The four safety questions (and honest answers)
When you give an autonomous AI agent access to a server, four questions matter. I will go through each one honestly, including where the answers are not reassuring.
1. Data privacy and leakage
Every task you give Hermes Agent gets sent to your chosen LLM provider as an API call. If you use GPT 5.5, your prompts and task data go to OpenAI's servers. If you use Claude, they go to Anthropic. The agent itself runs locally, but the intelligence layer is remote.
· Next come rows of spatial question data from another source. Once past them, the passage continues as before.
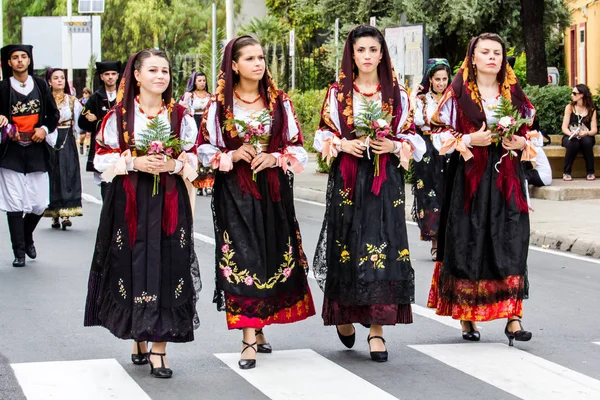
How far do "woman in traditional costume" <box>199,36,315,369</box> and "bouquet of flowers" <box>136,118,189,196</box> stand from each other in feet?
1.21

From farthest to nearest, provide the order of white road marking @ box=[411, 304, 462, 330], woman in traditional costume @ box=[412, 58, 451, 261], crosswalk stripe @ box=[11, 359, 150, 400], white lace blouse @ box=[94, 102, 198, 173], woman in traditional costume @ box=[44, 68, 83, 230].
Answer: woman in traditional costume @ box=[44, 68, 83, 230] < woman in traditional costume @ box=[412, 58, 451, 261] < white road marking @ box=[411, 304, 462, 330] < white lace blouse @ box=[94, 102, 198, 173] < crosswalk stripe @ box=[11, 359, 150, 400]

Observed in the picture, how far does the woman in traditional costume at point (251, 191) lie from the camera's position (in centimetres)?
754

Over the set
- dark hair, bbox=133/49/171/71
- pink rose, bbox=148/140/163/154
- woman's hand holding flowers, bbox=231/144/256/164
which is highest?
dark hair, bbox=133/49/171/71

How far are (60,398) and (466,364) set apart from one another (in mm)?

This means anything the agent processes is subject to your LLM provider's data handling policies. OpenAI's API data is not used for training by default (as of their current policy), but the data still transits their infrastructure. If you are processing client data, sensitive business information, or anything regulated, this matters.
Mitigated
- Agent runs locally, data stays on your server between API calls
- Skill files and memory are stored on your machine, not in the cloud
- You choose which LLM provider handles which data
- Docker isolation prevents the agent from accessing unrelated server files
Remaining risk
- All task content is sent to a third-party LLM provider
- No end-to-end encryption between the agent and the LLM API
- Skill files could contain sensitive data extracted from previous tasks
- If you use the Hermes Portal ($20/mo cloud plan), additional data leaves your server
2. Agent doing harmful actions
An autonomous agent that can execute code, make API calls, and interact with external services can, in theory, do harmful things. Delete files, send messages you did not authorise, make purchases, or interact with services in ways you did not intend.
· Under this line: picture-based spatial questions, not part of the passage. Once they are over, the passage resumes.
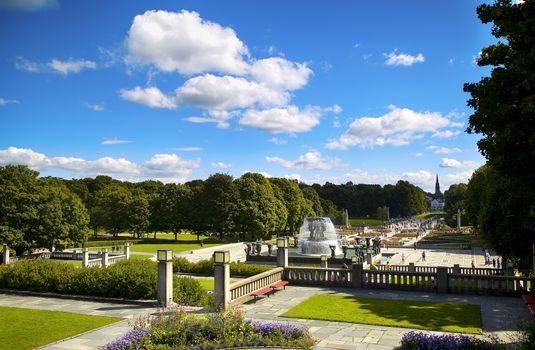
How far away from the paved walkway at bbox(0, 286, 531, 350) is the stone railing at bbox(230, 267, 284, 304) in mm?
488

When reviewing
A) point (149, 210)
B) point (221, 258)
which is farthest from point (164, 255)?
point (149, 210)

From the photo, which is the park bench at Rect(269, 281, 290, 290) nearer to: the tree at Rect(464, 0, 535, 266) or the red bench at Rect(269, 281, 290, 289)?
the red bench at Rect(269, 281, 290, 289)

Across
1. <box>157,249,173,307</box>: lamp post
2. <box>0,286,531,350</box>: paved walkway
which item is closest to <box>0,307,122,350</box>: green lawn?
<box>0,286,531,350</box>: paved walkway

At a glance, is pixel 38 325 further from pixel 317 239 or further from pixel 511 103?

Hermes Agent mitigates this through the Docker sandbox. When the Docker backend is active, the agent runs inside a container with restricted permissions. It cannot access the host filesystem, cannot spawn arbitrary processes on the host, and operates under Linux capability restrictions. But it can still make outbound network requests, which is a meaningful gap I will cover in the limitations section.
3. Model alignment and jailbreaks
The agent's behaviour is ultimately governed by the LLM it calls. If someone crafts an input that jailbreaks the model, the agent will execute the jailbroken instructions. This is not a Hermes-specific risk. It applies to every agent framework that delegates reasoning to an external model.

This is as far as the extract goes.